Short exercise
Reproduce the records verbatim, beginning with the line that contains "Is (x=401, y=292)" and continuing through the line that contains "5. point 433,29", with both of those lines included. Omit the pictures from your reproduction.

Data for this exercise
---

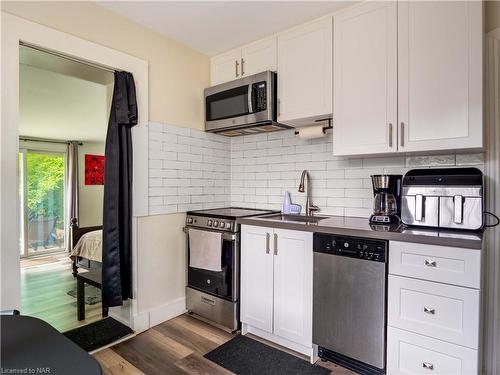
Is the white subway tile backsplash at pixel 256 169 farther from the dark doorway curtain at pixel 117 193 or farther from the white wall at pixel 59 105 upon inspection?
the white wall at pixel 59 105

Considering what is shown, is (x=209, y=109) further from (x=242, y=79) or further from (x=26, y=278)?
(x=26, y=278)

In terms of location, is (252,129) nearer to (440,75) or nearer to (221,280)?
(221,280)

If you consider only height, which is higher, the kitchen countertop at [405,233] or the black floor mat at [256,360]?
the kitchen countertop at [405,233]

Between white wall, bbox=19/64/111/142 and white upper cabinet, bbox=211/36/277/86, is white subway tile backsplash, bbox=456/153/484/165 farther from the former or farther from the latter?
white wall, bbox=19/64/111/142

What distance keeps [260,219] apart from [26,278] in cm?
405

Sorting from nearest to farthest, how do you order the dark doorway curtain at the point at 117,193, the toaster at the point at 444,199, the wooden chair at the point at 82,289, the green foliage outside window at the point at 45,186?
the toaster at the point at 444,199, the dark doorway curtain at the point at 117,193, the wooden chair at the point at 82,289, the green foliage outside window at the point at 45,186

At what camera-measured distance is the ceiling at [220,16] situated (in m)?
2.14

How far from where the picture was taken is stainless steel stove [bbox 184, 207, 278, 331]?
2.40 metres

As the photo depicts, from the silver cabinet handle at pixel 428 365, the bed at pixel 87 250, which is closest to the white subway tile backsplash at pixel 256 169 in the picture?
the silver cabinet handle at pixel 428 365

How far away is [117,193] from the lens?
7.70 ft

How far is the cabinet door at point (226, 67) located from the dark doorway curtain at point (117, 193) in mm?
898

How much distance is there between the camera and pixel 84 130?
18.1 feet

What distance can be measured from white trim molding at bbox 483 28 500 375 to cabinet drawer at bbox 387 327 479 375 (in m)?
0.55

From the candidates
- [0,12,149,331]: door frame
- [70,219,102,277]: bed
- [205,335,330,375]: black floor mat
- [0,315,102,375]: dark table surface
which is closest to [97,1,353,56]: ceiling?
[0,12,149,331]: door frame
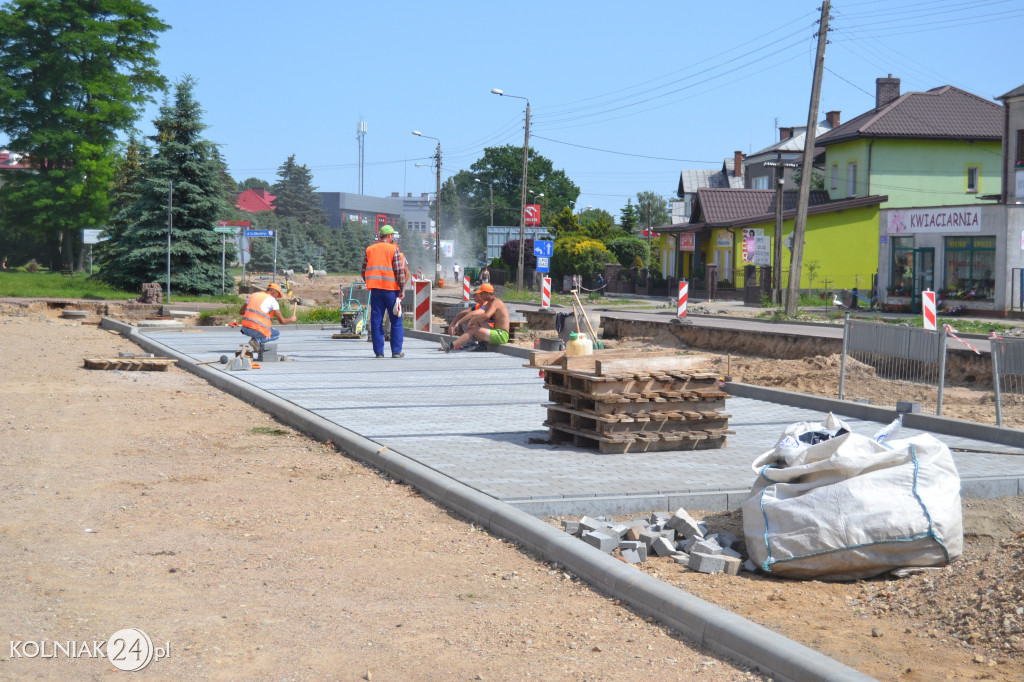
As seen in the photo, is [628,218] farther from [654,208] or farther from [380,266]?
[380,266]

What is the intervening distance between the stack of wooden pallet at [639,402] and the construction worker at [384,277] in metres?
8.06

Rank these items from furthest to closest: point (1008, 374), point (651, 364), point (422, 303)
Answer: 1. point (422, 303)
2. point (1008, 374)
3. point (651, 364)

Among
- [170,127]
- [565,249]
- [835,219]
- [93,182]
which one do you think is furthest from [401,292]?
[565,249]

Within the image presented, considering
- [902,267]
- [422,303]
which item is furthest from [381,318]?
[902,267]

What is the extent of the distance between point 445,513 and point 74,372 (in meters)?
10.6

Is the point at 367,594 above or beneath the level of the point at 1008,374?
beneath

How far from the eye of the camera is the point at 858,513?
5.15 meters

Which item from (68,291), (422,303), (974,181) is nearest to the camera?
(422,303)

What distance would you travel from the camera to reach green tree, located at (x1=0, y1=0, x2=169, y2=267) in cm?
5169

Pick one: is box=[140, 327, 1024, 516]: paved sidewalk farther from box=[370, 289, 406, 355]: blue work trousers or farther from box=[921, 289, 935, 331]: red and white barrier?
box=[921, 289, 935, 331]: red and white barrier

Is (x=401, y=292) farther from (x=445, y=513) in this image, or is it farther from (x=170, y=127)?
(x=170, y=127)

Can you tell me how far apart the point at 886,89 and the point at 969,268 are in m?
28.4

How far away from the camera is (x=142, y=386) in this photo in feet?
45.1

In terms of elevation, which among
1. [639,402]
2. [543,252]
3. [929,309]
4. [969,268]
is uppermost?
[543,252]
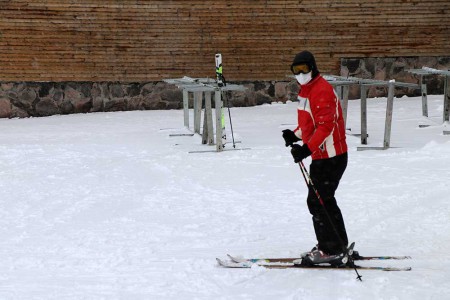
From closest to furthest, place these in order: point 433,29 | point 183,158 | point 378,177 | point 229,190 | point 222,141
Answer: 1. point 229,190
2. point 378,177
3. point 183,158
4. point 222,141
5. point 433,29

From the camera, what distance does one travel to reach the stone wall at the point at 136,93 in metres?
19.0

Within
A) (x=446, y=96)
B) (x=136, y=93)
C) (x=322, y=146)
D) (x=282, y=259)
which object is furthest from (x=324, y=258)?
(x=136, y=93)

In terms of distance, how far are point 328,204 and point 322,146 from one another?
43 centimetres

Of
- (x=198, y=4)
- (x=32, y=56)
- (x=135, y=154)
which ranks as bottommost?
(x=135, y=154)

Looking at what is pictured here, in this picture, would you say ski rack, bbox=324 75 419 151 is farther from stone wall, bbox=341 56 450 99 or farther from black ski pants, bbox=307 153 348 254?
stone wall, bbox=341 56 450 99

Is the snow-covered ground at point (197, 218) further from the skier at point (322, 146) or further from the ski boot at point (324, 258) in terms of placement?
the skier at point (322, 146)

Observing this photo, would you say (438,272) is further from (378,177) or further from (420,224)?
(378,177)

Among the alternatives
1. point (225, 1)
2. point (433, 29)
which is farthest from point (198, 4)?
point (433, 29)

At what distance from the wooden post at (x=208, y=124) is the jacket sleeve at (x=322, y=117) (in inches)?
289

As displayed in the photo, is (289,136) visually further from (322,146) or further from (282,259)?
(282,259)

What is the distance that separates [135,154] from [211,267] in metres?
6.75

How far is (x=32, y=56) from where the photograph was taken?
18.7 meters

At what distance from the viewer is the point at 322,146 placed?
209 inches

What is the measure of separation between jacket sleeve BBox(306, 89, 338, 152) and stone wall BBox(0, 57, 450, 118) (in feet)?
47.9
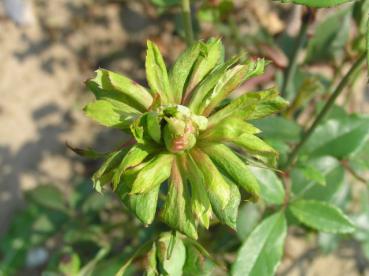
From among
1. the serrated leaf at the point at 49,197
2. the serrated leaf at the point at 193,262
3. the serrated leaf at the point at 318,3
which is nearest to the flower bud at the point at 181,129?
the serrated leaf at the point at 318,3

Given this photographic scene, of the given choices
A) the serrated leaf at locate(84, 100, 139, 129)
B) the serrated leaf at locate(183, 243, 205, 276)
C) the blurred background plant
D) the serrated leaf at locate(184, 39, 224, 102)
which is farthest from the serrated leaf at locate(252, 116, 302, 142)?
the serrated leaf at locate(84, 100, 139, 129)

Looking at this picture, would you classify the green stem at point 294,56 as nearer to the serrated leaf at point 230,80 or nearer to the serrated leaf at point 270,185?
the serrated leaf at point 270,185

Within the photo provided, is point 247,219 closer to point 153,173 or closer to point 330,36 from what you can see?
point 330,36

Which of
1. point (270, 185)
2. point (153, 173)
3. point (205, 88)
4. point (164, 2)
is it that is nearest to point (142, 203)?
point (153, 173)

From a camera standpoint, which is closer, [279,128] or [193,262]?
[193,262]

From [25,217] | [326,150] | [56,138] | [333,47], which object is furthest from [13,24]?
[326,150]

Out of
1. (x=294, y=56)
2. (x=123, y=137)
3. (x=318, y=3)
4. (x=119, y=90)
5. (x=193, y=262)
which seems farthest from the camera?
(x=123, y=137)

---

Solved exercise
Is (x=401, y=292) farther from (x=445, y=513) in this image, or is it farther from (x=170, y=127)?
(x=170, y=127)

Can you tell me how far apart the point at 886,89 and the point at 969,268 are in m?
28.4

How far away from the camera is (x=142, y=386) in this photo in feet?
45.1

In terms of elevation, which among
1. [639,402]
2. [543,252]
3. [929,309]
4. [969,268]
is uppermost?
[543,252]
From closest to furthest, place these in order: point 433,29 | point 183,158 | point 378,177 | point 229,190 | point 222,141
Answer: 1. point 229,190
2. point 378,177
3. point 183,158
4. point 222,141
5. point 433,29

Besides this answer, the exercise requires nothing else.